My current client is talking about migrating to Java 1.6 and a Java EE 5 app server (we are currently still on 1.5 because our data center only supports an older app server). One reason for doing so is that this stack supports JAX-WS. Not knowing much about JAX-WS, I decided it was time to take a look. The Java API for XML Web Services (JAX-WS) is basically a specification of how to deploy and use web services in the latest Java runtime. My first question was "whats so good about it compared to Apache Axis 1.4", which I’ve used successfully plenty of times in the past. Not only does JAX-WS offer improved performance as its based on StAX (a more efficient streaming pull parser for XML), but its also a standard. Axis isn’t a standard, even though it is extensively used. JAX-WS is partially part of Java SE 1.6 and the bits which are not part of it, namely the server side implementation, can be theoretically exchanged without breaking anything, because all implementations implement the given specs. So, no vendor lockin; and you get choice over implementations. What more could one ask for…

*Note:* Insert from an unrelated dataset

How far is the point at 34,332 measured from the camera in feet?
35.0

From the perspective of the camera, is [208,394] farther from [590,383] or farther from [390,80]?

So I went with what I knew, and downloaded Axis2 which is an implementation of JAX-WS among other things and started to migrate a simple web service which had run under Axis 1.4. But it wasn’t as simple as I had hoped.
The requirement was to create a web service based on an existing Java "service" class, which supports incoming and outgoing attachments, security, exception handling, complex data types, and integration with Spring.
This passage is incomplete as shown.